More emphasis seemed to be placed on the images of the event than the event itself. They staged the throwing of the bouquet (they had the bride practice a couple of times before they took the final shot), and had groups of extended family and friends posing together with the bride and groom for pictures on the same platform that the marriage had just transpired on. But those groups of friends and family had just been an audience, and it was not a documentation of any interactions they were having or had just had with the newly married couple. In other words, the photograph was their interaction, by being the catalyst for them all to be standing next to each other, and at the same time, acting as a documentation for their togetherness. Yet, due to the sheer brevity of that wedding, it's very possible that had those people not been urged to stand close together for the group photo, they never would have interacted that much in the first place.
Wedding photography in the States displays many of the same oddities, just to different degrees. I've seen wedding photographs of the wedding ring on the bride's finger and wondered why they didn't just use the magazine advertisement image of the ring for their wedding album. I've never understood why so many people are happy with their wedding photographs looking like staged commercial advertisements for an idealized wedding which didn't actually happen in real life. It may be the fault of the education system, which is not required to make people fully image-literate that partly causes this general lack of concern about the way images represent them.
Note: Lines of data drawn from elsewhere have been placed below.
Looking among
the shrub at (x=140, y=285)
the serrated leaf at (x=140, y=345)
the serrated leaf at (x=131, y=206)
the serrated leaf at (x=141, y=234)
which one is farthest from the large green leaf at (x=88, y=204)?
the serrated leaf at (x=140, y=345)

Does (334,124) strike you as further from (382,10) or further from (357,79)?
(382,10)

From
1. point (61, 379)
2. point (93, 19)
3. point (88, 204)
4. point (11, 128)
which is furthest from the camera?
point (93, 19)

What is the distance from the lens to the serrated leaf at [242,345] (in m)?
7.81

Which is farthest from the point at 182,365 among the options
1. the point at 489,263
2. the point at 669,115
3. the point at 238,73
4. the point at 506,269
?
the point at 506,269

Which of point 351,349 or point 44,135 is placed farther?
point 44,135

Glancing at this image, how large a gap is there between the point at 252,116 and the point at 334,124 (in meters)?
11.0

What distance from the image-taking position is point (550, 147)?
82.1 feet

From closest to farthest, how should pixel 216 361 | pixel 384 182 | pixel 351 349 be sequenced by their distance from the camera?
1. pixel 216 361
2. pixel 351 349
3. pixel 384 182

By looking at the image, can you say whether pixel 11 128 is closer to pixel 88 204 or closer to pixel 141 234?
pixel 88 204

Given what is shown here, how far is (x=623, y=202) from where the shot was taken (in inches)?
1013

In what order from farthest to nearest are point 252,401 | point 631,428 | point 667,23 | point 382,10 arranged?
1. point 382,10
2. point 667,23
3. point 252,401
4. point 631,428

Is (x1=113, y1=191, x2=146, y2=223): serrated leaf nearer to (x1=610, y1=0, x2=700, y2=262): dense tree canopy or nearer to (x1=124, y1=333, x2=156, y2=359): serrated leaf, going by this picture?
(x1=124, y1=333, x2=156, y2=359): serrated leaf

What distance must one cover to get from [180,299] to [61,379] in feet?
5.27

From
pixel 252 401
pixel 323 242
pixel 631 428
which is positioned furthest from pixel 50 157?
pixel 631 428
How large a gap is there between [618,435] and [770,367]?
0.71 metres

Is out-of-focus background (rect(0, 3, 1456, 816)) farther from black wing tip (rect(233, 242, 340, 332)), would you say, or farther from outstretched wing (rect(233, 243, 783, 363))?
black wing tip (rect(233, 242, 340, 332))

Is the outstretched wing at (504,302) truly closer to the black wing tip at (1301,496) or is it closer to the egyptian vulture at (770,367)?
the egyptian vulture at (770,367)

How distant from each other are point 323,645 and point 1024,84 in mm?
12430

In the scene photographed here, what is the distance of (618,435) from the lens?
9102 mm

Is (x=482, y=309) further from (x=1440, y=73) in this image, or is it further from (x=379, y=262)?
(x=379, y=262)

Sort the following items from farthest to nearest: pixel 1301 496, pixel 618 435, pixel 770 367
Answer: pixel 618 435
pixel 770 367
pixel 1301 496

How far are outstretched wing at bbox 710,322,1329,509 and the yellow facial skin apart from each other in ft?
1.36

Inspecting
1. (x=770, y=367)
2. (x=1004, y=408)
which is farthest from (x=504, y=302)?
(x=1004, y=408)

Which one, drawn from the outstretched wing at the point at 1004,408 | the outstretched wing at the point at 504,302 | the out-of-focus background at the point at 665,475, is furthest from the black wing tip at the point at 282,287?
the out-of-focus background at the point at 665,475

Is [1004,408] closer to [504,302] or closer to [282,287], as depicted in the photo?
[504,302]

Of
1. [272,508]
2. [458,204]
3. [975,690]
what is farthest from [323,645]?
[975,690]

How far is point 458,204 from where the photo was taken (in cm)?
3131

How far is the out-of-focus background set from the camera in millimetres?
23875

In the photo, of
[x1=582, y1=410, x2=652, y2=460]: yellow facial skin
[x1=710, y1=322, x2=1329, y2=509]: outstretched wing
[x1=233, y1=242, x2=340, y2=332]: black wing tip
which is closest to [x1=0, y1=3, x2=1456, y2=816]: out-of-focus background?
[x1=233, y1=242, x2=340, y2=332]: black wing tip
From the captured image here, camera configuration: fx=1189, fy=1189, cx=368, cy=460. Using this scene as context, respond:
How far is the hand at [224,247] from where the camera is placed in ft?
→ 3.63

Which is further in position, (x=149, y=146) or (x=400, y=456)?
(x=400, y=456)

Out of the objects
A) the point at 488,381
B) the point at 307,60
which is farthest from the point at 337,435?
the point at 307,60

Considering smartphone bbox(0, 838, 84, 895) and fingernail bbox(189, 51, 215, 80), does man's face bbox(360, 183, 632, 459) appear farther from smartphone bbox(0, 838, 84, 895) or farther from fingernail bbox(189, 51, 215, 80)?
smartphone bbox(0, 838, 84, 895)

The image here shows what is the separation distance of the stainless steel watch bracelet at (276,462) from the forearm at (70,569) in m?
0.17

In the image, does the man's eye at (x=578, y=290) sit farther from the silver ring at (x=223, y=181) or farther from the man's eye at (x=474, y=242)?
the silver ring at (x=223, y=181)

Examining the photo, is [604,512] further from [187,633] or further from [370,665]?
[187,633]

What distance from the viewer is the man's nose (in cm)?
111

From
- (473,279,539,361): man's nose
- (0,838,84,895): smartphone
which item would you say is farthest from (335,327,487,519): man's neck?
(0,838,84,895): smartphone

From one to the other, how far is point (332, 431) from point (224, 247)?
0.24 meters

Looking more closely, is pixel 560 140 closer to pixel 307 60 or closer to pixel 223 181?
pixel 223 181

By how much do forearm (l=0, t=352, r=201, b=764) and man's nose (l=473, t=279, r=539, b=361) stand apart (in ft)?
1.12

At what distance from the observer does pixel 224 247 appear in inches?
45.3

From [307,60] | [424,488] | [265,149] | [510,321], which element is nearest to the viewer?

A good analogy would be to imagine a couple who is getting married and is really into reading books a lot more than photography, so they decide to have one of their professional writer friends create a written description of their wedding instead of hiring any photographers. But then their friend shows up two weeks before the wedding is going to take place and hands them the finished work. When the couple asks how that's possible, the friend says that he simply observed one of the rehearsals, and decided to adapt that to a description of the most ideal wedding they could ever possibly have in real life, with all the bells and whistles, so when they look back on it, it'll always be perfect. Of course the couple would be offended by such a gesture because it seems almost psychotic to have a mostly fictional written description of their own wedding for posterity. But on the other hand, most people will not even bat an eye at a set of obviously staged or exaggerated photographs that show idealized moments that function more like a series of wedding cliches than actual wedding moments. Many people will not think twice about having fictional photographs, because images don't have to represent the same continuous and consistent idea of reality as the written word does. Even a wedding videographer would have to be much more casual and unedited in his or her approach than a wedding photographer. Viewing a staged or overly exaggerated video of one's wedding will come across as fabricated and uncomfortable as a fictional account of it in text.